The 2020 study’s lead author, Bryan Leyva, an assistant professor of clinical medicine, internal medicine and pediatrics at the University of Miami’s Miller School of Medicine, says to ask your loved one why - specifically - they don’t want to see a doctor and look for ways to help.
“Sometimes it’s so simple as they don’t have a ride, or there’s a lot going on with their husband and his medical problems . . . by that conversation, you can begin to identify personal barriers to seeking health care,” said Leyva.
Focus on their goals
Ronan Factora, a geriatrician at Cleveland Clinic’s Center for Geriatric Medicine, suggested that loved ones use the same strategies he employs with reluctant patients. “Uniformly, our older persons say they want to improve their independence, functioning and want to avoid nursing homes,” he said. “If I can link the problems I am seeing them for and show that addressing these issues will help to achieve these goals, then I might have a buy-in from that person to come and see me.”
Whether the person is a family member or a friend can also help guide people in these conversations, according to Mark Kuczewski, a medical ethics professor and director of the Neiswanger Institute for Bioethics and Healthcare Leadership at Loyola University Chicago’s Stritch School of Medicine.
“With strangers, we can expect people to not push very hard,” said Kuczewski. “It’s a judgment call to what degree you’re familiar enough with each other that you want to push those boundaries.”
When his mother had advanced Parkinson’s disease and his father who cared for her developed terminal cancer, he and his sisters sat down with them several times to talk about the benefits of moving together to a nursing home where their dad could get medical care and their mom ongoing support.
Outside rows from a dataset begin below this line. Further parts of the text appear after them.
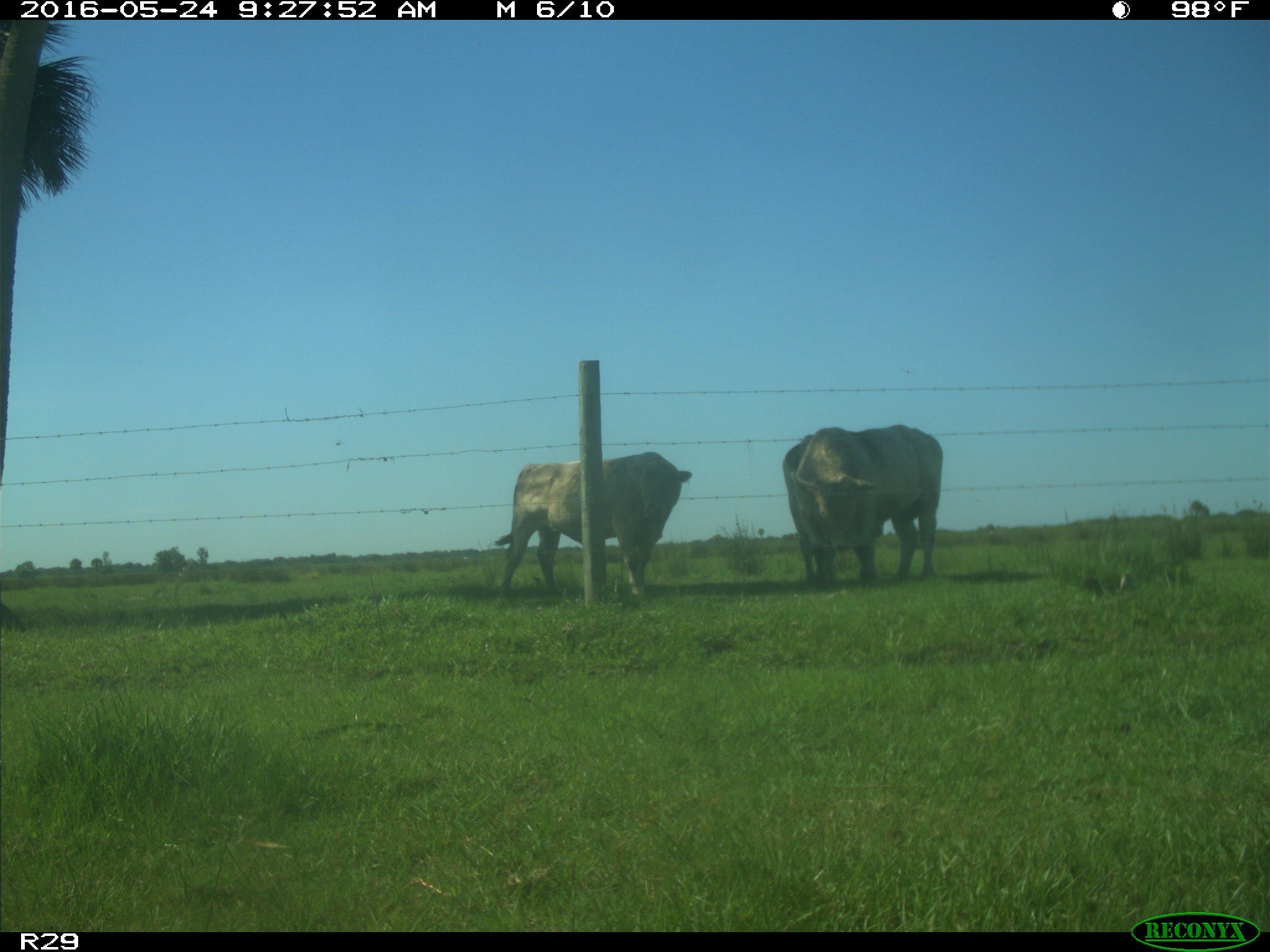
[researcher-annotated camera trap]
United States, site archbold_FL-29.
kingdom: Animalia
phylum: Chordata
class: Mammalia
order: Artiodactyla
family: Bovidae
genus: Bos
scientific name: Bos taurus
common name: domestic cow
Kuczewski suggested allowing the loved one to air their feelings before commenting.
“Usually we get a little too worked up because we go into the conversation trying to make sure it goes the way we want and the patient agrees with our plan,” said Kuczewski. “We need to try to go into these conversations with an open mind and make our main goal to try to understand what the patient is thinking and feeling.
“If we are good listeners, the patient is more likely to relax and feel supported and then they are more likely to listen to feedback as well,” he said.
And sometimes you have to make peace with not persuading someone.
“I think it just comes down to knowing that you can’t control someone else’s behavior or make them behave in a particular way,” Taber said, recalling her struggle to get her friend to see a doctor. “If it were my own spouse or parent, I might be more forceful, but I still think people make their own decisions and you just have to live with that.”
Things you can do
Experts recommend several tactics in approaching loved ones reluctant to see a doctor, including:
- Stay calm, take your time, and listen to a loved one’s reasons for not wanting to see a doctor.
- Acknowledge their concerns, but point out the benefits of seeing a doctor, including feeling better and getting back to doing things they enjoy.
- If transportation or mobility is an issue, ask the person if you should drive them or arrange a ride. Help them walk down steps and get in and out of a car, if they request it.
- If a loved one seems uncomfortable in a hospital or clinic setting or is overwhelmed by a doctor’s questions, consider asking whether it would be helpful for you or another person to go along to an appointment as their advocate.